■ EXERCISE
Everything from the line with "The FFNN-based decoder" through the end of the entries must be transcribed exactly; no other lines belong in the answer.

(DATA SECTION)

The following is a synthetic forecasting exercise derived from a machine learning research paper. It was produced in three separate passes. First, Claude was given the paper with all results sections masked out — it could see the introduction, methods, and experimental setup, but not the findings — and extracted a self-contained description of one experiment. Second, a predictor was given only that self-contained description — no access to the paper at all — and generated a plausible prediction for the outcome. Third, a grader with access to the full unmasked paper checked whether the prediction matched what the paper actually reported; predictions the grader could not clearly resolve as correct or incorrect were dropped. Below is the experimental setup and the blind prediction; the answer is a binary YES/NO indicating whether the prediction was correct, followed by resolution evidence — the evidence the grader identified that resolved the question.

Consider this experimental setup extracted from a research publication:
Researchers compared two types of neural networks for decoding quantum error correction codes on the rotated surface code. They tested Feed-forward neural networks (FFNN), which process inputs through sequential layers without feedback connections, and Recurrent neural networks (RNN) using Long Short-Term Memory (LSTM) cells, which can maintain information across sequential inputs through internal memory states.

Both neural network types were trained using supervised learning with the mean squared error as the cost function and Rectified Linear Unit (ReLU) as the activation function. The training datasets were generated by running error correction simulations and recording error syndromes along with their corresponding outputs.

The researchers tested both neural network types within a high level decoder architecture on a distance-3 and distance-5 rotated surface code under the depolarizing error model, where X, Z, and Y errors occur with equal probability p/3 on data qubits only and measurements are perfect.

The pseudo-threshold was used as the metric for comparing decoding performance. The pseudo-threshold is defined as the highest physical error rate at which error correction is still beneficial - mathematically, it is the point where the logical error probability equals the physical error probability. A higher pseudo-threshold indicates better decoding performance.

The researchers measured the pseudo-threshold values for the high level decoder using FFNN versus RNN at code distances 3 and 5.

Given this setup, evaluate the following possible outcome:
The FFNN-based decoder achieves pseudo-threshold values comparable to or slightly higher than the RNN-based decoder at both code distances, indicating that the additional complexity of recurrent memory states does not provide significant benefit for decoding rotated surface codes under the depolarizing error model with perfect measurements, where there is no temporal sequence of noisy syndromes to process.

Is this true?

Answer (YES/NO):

(End DATA SECTION)

■ OUTPUT OF THE EXERCISE
The FFNN-based decoder achieves pseudo-threshold values comparable to or slightly higher than the RNN-based decoder at both code distances, indicating that the additional complexity of recurrent memory states does not provide significant benefit for decoding rotated surface codes under the depolarizing error model with perfect measurements, where there is no temporal sequence of noisy syndromes to process.

Is this true?

Answer (YES/NO):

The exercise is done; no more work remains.